**Your instructions**
Retype all material exactly. Pictures stay out of the copy.

○ ○ ○ ○ ○ ○ ○

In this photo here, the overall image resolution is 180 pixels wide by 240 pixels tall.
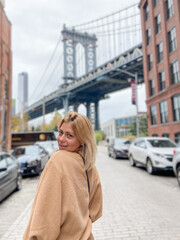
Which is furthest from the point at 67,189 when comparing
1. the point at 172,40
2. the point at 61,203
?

○ ○ ○ ○ ○ ○ ○

**Expected answer**
In this photo here, the overall image resolution is 180 pixels wide by 240 pixels tall.
Which is furthest from the point at 67,189 when comparing
1. the point at 172,40
2. the point at 61,203
?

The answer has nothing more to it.